* [Bagian Dokumen]

Senin 18 May 2015 13:34 WIB

Deadlock, Program Iuran Pensiun Diserahkan ke Presiden

Rep: Satria Kartika Yudha/ Red: Satya Festiani
 Direktur Utama BPJS Ketenagakerjaan Elvyn Masassya.
Foto: Republika/Aditya Pradana Putra
Direktur Utama BPJS Ketenagakerjaan Elvyn Masassya.

REPUBLIKA.CO.ID,  JAKARTA -- Pemerintah dan kalangan pengusaha tak kunjung menemui kesepakatan ihwal iuran jaminan pensiun tenaga kerja. Sejauh ini, ada tiga opsi yang menguak untuk selanjutnya diajukan dan diputuskan Presiden Joko Widodo.

Direktur Utama BPJS Ketenagakerjaan Elvyn G. Masassya mengungkapkan, BPJS Ketenagakerjaan bersama beberapa kementerian seperti Kementerian Ketenagakerjaan, Kementerian Pemberdayaan Manusia dan Kebudayaan sepakat iuran pensiun sebesar delapan persen dari gaji. Tiga persen dibayar oleh pekerja, sementara lima persen dibayar pemberi kerja.

* [Soal Latihan]
1 - Tuliskan kembali bagian berita tentang iuran pensiun mulai dari "REPUBLIKA.CO.ID,  JAKARTA -- Pemerintah" sampai dengan "Presiden Joko Widodo.".
2 - Menurut berita tentang iuran pensiun, berapa persen dari gaji yang dibayar oleh pemberi kerja dalam iuran pensiun yang disepakati?

* [Data yang Disediakan]
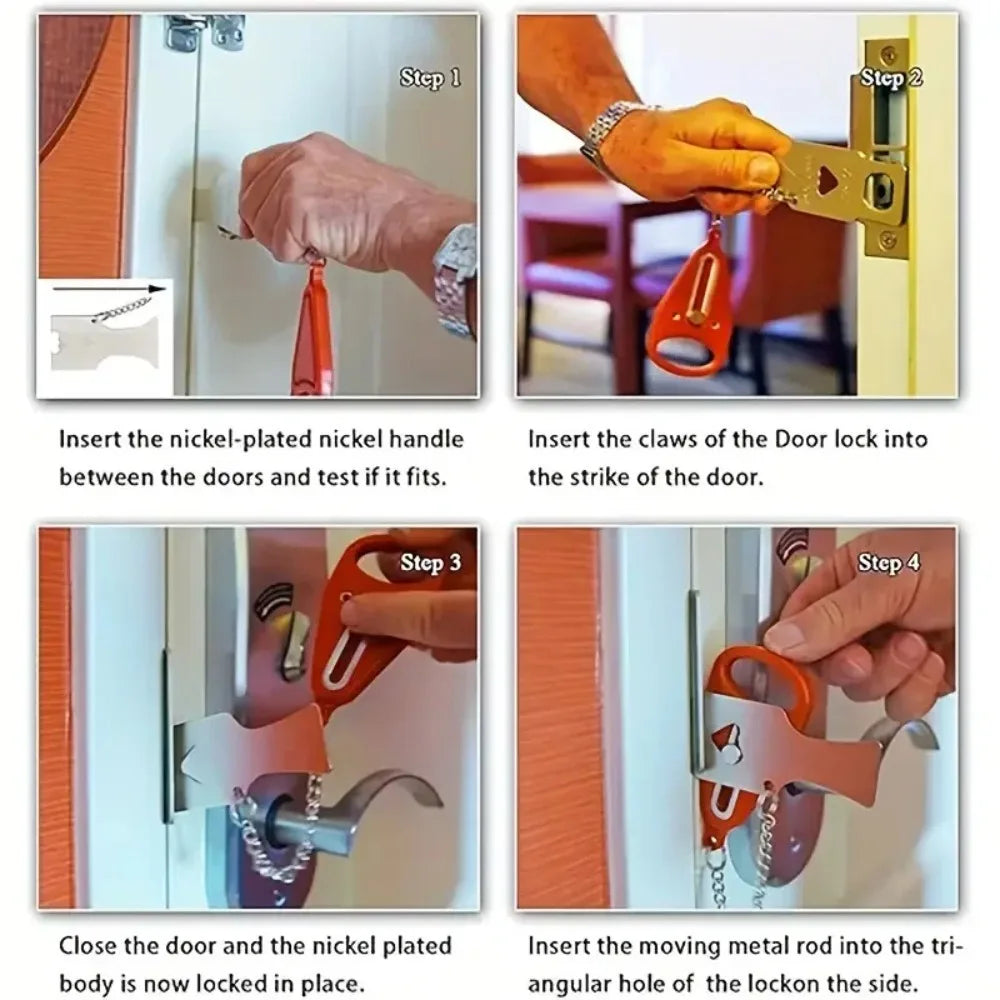 Step 1

Insert the nickel-plated nickel handle between the doors and test if it fits.

Step 2

Insert the claws of the Door lock into the strike of the door.

Step 3

Close the door and the nickel plated body is now locked in place.

Step 4

Insert the moving metal rod into the triangular hole of the lockon the side.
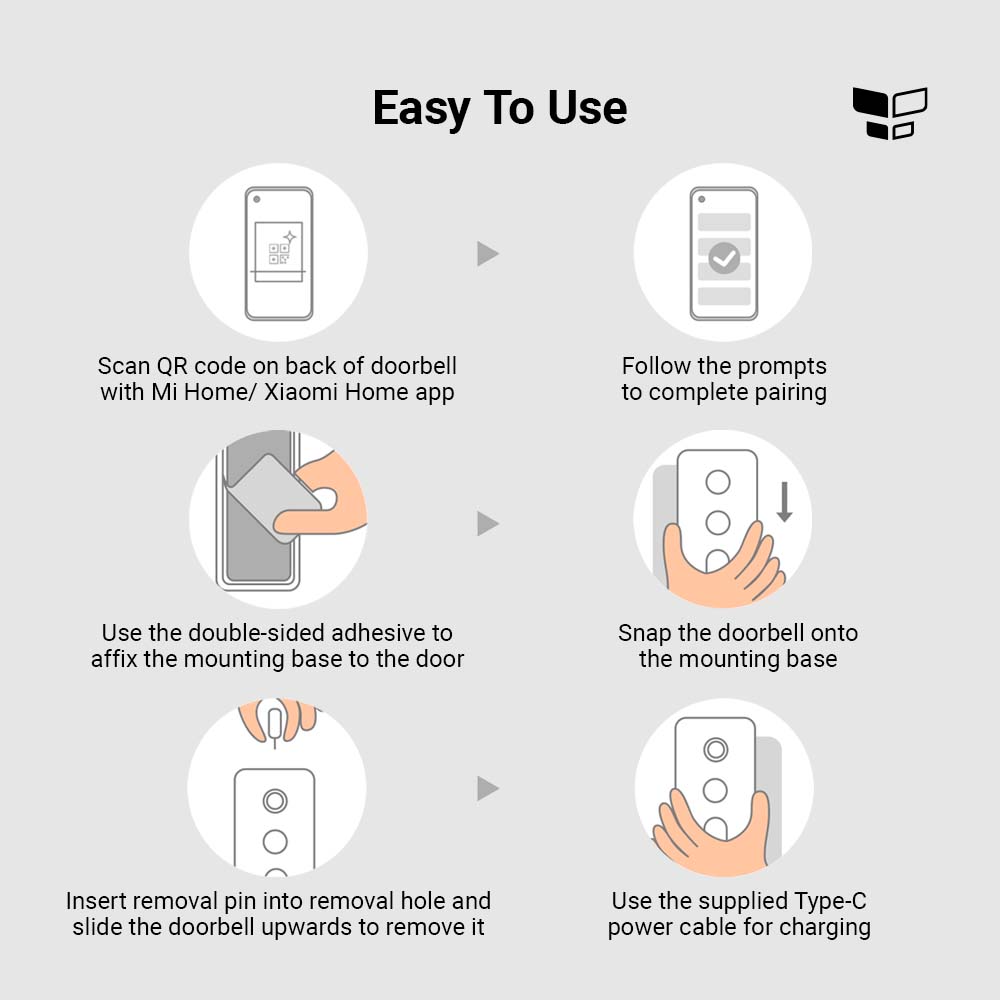 Easy To Use

Scan QR code on back of doorbell with Mi Home/ Xiaomi Home app

Follow the prompts to complete pairing

Use the double-sided adhesive to affix the mounting base to the door

Snap the doorbell onto the mounting base

Insert removal pin into removal hole and slide the doorbell upwards to remove it

Use the supplied Type-C power cable for charging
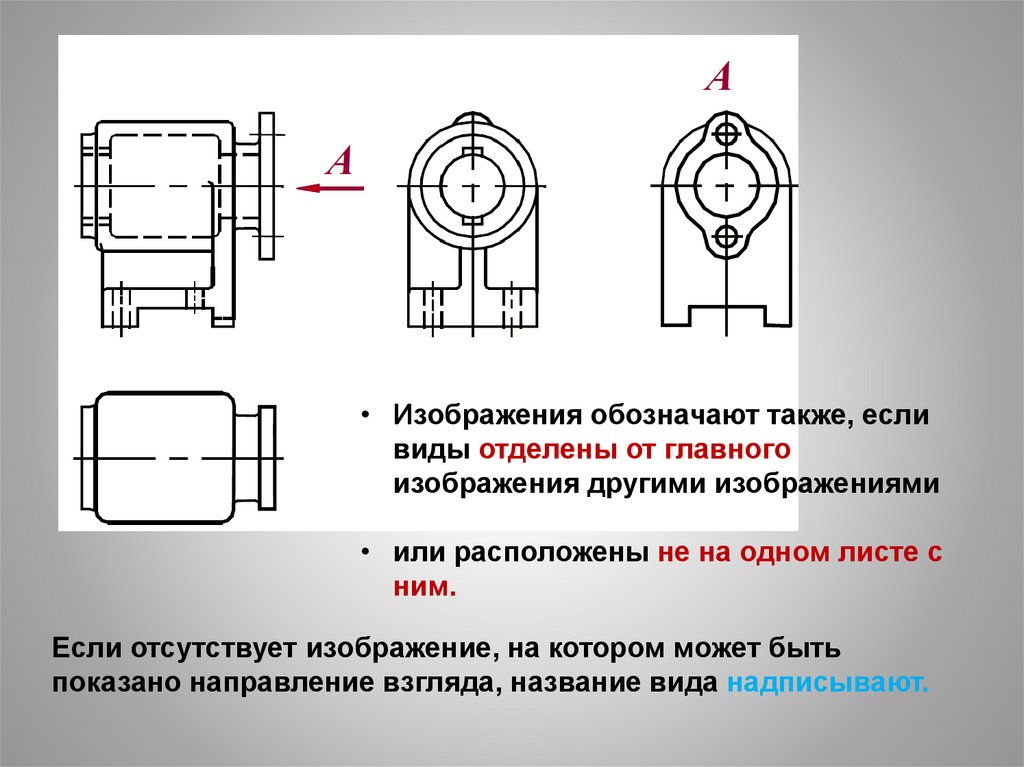 A

A

• Изображения обозначают также, если виды отделены от главного изображения другими изображениями

• или расположены не на одном листе с ним.

Если отсутствует изображение, на котором может быть показано направление взгляда, название вида надписывают.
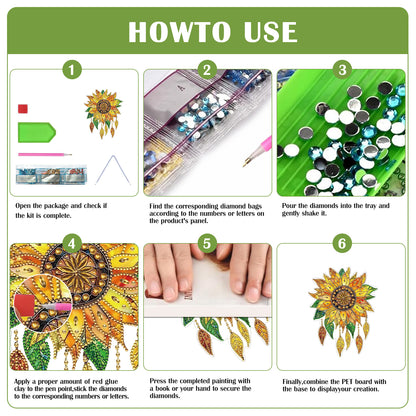 HOWTO USE

1

Open the package and check if the kit is complete.

2

Find the corresponding diamond bags according to the numbers or letters on the product's panel.

3

Pour the diamonds into the tray and gently shake it.

4

Apply a proper amount of red glue clay to the pen point,stick the diamonds to the corresponding numbers or letters.

5

Press the completed painting with a book or your hand to secure the diamonds.

6

Finally,combine the PET board with the base to displayyour creation.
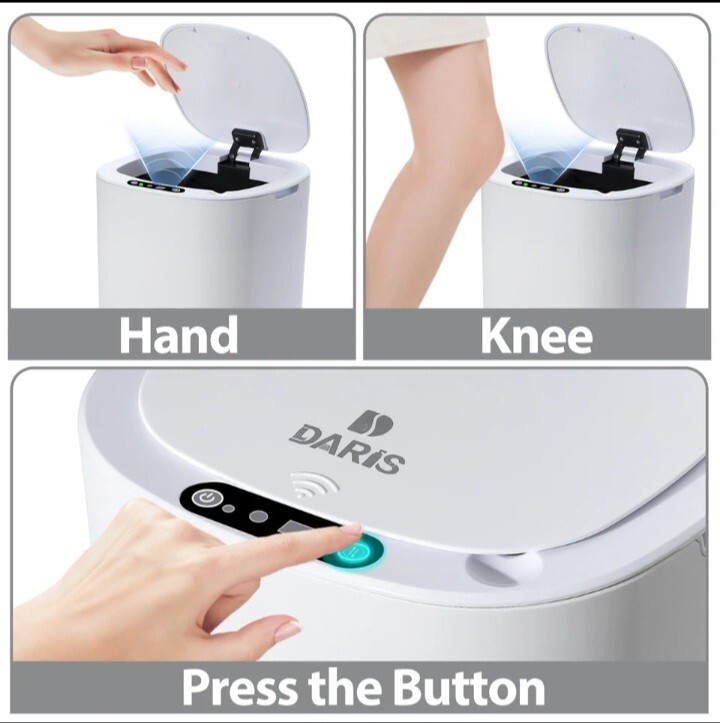 Hand

Knee

DARIS

Press the Button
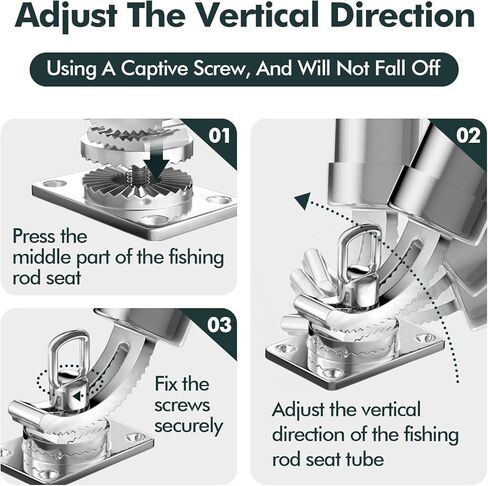 Adjust The Vertical Direction

Using A Captive Screw, And Will Not Fall Off

01

Press the middle part of the fishing rod seat

02

Adjust the vertical direction of the fishing rod seat tube

03

Fix the screws securely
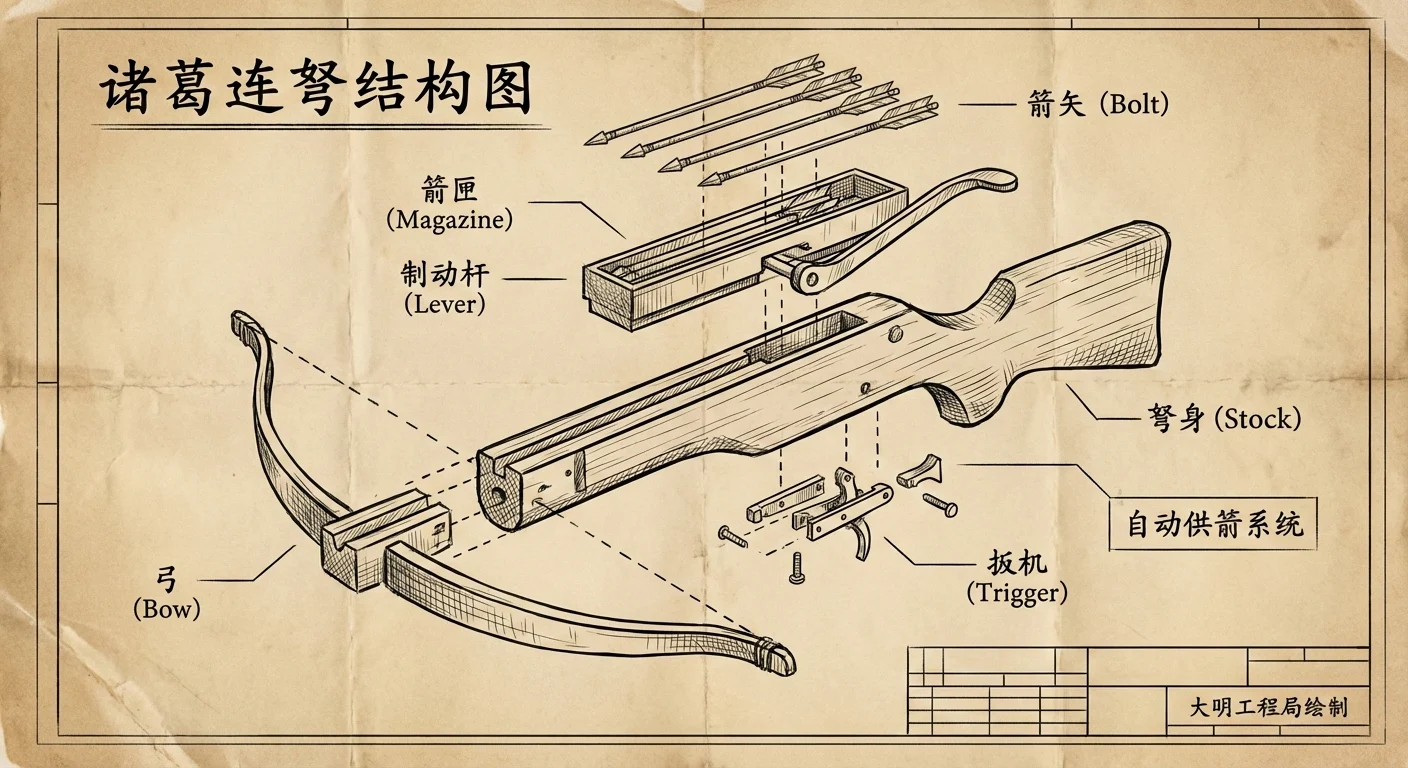 诸葛连弩结构图

箭矢 (Bolt)

箭匣
(Magazine)

制动杆
(Lever)

弩身 (Stock)

自动供箭系统

扳机
(Trigger)

弓
(Bow)

大明工程局绘制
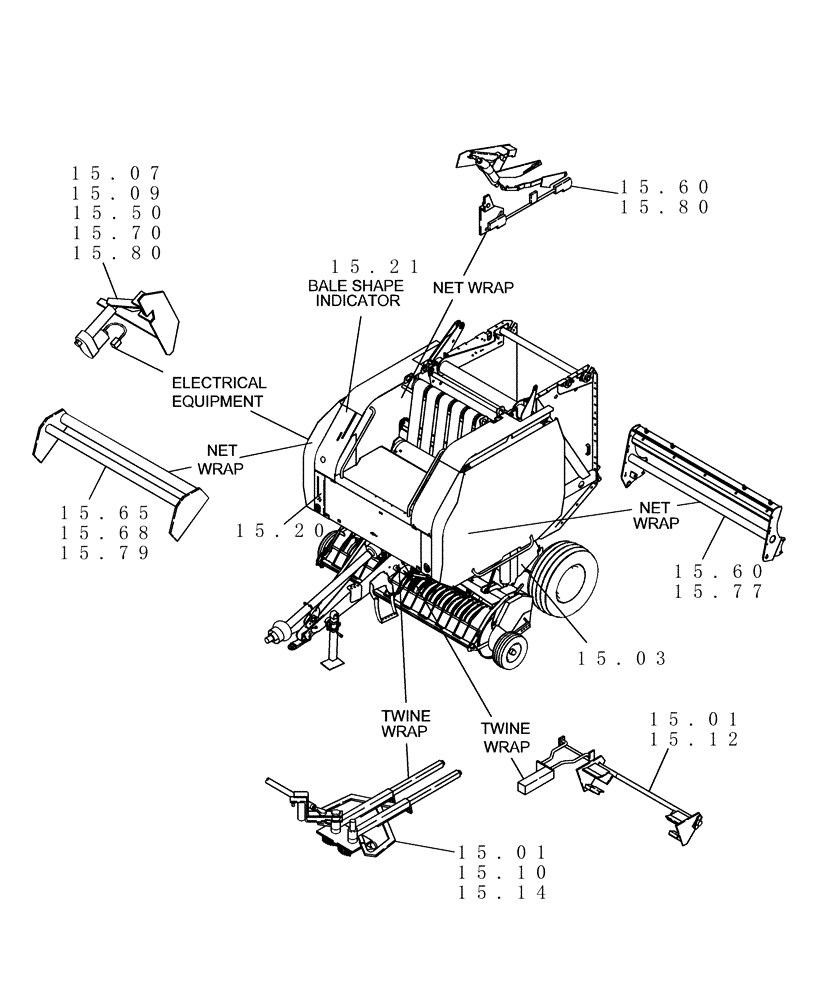 15.07
15.09
15.50
15.70
15.80

15.60
15.80

15.21
BALE SHAPE INDICATOR

NET WRAP

ELECTRICAL EQUIPMENT

NET WRAP

15.65
15.68
15.79

15.20

NET WRAP

15.60
15.77

15.03

TWINE WRAP

TWINE WRAP

15.01
15.12

15.01
15.10
15.14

* [Jawaban per Soal]
1 -
REPUBLIKA.CO.ID,  JAKARTA -- Pemerintah dan kalangan pengusaha tak kunjung menemui kesepakatan ihwal iuran jaminan pensiun tenaga kerja. Sejauh ini, ada tiga opsi yang menguak untuk selanjutnya diajukan dan diputuskan Presiden Joko Widodo.

2 - Lima persen dari gaji.